Thomas believes this challenge will help show various student organizations the aspects that they have in common, which can ultimately motivate these individuals to step outside of their comfort zones. This can allow the members of the organizations not only to connect over the things they have in common, but also to create a desire to gain new perspectives from students with different cultural or racial backgrounds from their own.
While the first year of college is when many seek out their niche on campus, this often creates a level of comfort that, over time, makes it harder to break barriers that inhibit us from engaging with other campus communities. The 2-4-1k Grand Challenge seeks to affirm the notion that there is not a limited time when one can partake in self-discovery and that we should be open to reigniting the bright-eyed freshmen desire of meeting new and different people.
“I think the idea of the 2-4-1K challenge is to give an opportunity to break that barrier and encourage interaction among different people,” Sharon Wu, junior chemistry major and Colors @ CMU e-board member, stated. “In that way, I hope that the challenge will embody what it truly means to be a diverse campus. Having diversity should not be some statistic that admission officers stick on paper, but rather something incoming students look forward to, as they will be able to learn new perspectives and, in turn, grow as people.”
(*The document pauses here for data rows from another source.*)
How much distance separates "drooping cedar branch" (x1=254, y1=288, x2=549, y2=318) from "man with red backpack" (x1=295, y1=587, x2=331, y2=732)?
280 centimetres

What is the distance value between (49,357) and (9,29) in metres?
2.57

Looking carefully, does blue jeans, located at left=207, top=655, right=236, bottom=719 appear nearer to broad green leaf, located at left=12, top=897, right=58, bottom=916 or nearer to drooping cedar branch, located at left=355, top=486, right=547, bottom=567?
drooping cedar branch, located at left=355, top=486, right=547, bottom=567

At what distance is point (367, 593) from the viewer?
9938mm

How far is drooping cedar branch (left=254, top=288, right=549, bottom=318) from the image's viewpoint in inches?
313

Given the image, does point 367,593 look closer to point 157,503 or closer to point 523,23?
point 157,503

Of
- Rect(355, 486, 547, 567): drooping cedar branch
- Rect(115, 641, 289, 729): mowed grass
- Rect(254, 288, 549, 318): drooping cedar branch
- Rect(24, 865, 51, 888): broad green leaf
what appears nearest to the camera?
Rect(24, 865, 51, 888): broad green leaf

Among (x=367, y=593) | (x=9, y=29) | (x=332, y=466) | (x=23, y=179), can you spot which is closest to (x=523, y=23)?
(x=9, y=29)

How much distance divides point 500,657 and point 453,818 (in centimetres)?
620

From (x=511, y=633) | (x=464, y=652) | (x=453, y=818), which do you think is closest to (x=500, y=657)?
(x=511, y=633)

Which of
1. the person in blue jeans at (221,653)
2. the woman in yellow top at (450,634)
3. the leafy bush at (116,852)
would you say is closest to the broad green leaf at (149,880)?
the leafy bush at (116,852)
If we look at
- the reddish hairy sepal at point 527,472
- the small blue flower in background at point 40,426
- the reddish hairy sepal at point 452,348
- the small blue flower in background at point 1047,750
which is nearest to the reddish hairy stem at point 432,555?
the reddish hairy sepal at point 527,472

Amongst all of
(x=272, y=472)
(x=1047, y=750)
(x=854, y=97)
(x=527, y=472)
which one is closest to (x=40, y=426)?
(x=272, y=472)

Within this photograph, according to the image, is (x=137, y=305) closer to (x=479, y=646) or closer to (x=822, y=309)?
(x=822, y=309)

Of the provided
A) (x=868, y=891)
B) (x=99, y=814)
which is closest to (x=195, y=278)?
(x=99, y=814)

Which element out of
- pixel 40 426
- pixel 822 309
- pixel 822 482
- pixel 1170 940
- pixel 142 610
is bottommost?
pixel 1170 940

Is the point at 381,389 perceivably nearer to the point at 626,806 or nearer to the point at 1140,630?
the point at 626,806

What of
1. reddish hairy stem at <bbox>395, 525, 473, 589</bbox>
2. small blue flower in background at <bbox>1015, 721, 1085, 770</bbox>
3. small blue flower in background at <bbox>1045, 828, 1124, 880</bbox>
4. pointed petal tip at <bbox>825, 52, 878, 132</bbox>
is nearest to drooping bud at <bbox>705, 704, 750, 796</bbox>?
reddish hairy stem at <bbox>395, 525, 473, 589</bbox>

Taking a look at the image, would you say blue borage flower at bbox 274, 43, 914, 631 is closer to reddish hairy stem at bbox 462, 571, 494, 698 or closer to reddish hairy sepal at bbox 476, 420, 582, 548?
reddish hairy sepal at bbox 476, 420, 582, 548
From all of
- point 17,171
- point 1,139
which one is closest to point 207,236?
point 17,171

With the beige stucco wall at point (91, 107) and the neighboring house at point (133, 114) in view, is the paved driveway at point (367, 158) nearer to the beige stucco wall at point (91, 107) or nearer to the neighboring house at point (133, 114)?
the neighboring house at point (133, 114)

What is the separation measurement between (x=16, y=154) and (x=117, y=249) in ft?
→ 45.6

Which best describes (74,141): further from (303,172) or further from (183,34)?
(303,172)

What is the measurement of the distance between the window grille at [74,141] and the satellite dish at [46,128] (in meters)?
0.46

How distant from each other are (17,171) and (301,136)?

Registration for the 2-4-1K Grand Challenge will be open from Sept. 10 to Sept. 24. There will be an information session on Sept. 10 at Margaret Morrison Carnegie Hall, room 103 from noon to 1 p.m. The winning teams will be announced on Oct. 14. The first place winning team will receive a $1,000 cash prize, and second place winners will receive $400. There are no restrictions on these cash prizes, so each team can decide to use it as they please.
Any questions about the challenge, such as a request to see an overview of the rules of the competition, may be sent to email@example.com.
“We're really looking forward to seeing all of the great projects in October!” Thomas said.